Aufgabe a: Wo bestieg laut dem Text über Adam und Eva der Elefantenbulle die Elefantenkuh?

Bereitgestellter Text:
____________
Neulich wollte meine Tochter (knapp 4⅔ Jahre alt) wissen, wie das mit Adam und Eva war. Sie hatte die Geschichte irgendwo aufgeschnappt und sie interessant gefunden – was sie ohne Zweifel auch ist.
Aha, dachte ich: Das sind also diese Situationen, in die man als Vater unvermittelt hineingerät: Eine komplett spontane Erklärung zu einem Thema ist gefragt, bei dem man sich vorab gerne ein paar Gedanken zurechtgelegt hätte. Ähnlich wie im letzten Sommer im Kinderzoo Rapperswil, als vor aller Augen der Elefantenbulle die Elefantenkuh bestieg.
Ich habe ihr die Geschichte erzählt, die, wie gesagt, interessant genug ist, um jederzeit erzählt zu werden. Und ich habe über mein anfängliches Zögern nachgedacht und bin zur Erkenntnis gelangt, dass das weder mit der Bibel etwas zu tun hat, noch mit Adam und Eva, sondern vielmehr mit mir selbst. Ich betrachte mich als Atheist, bzw. genauer, als Agnostiker.
____________
Vorliegende Daten:
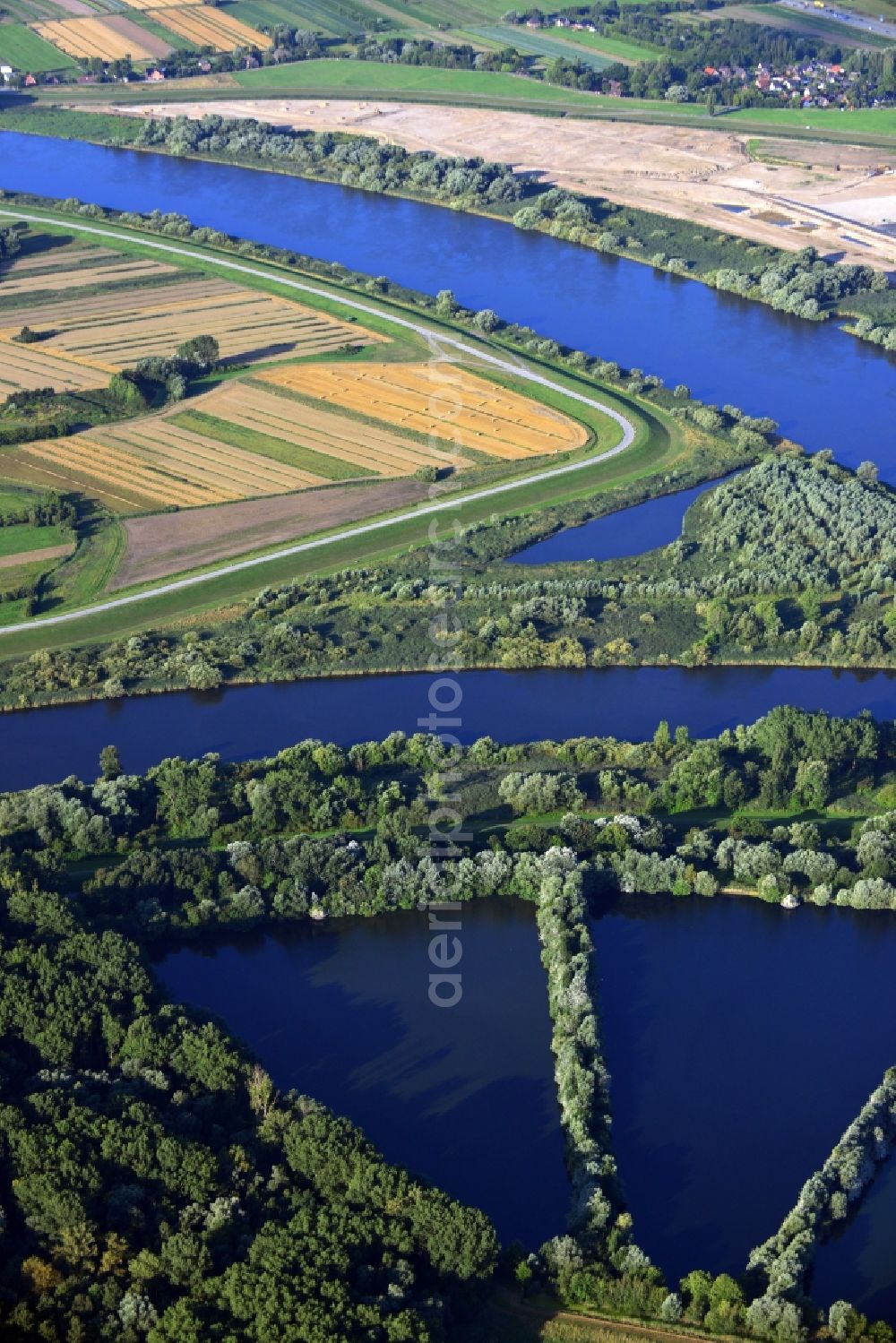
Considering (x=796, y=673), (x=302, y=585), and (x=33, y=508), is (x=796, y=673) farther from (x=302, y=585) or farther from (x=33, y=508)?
(x=33, y=508)

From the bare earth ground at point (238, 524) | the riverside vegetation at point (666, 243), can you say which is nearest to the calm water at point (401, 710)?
the bare earth ground at point (238, 524)

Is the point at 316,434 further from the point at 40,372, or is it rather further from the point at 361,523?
the point at 40,372

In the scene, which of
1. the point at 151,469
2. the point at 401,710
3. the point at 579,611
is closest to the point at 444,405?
the point at 151,469

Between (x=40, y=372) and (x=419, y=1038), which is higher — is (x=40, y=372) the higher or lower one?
the higher one

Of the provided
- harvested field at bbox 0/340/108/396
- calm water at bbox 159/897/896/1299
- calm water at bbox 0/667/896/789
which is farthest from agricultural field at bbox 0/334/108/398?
calm water at bbox 159/897/896/1299

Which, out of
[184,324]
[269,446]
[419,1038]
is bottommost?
[419,1038]

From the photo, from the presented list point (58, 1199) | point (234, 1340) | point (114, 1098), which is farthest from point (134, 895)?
____________
Aufgabe b: Schreiben Sie aus den Datensätzen die Zeilen von der Zeile mit „Which, out of“ bis zum Ende der Datensätze unverändert ab, beide Enden eingeschlossen.

Lösung a: Im Kinderzoo Rapperswil.

Lösung b:
Which, out of
[184,324]
[269,446]
[419,1038]
is bottommost?
[419,1038]

From the photo, from the presented list point (58, 1199) | point (234, 1340) | point (114, 1098), which is farthest from point (134, 895)?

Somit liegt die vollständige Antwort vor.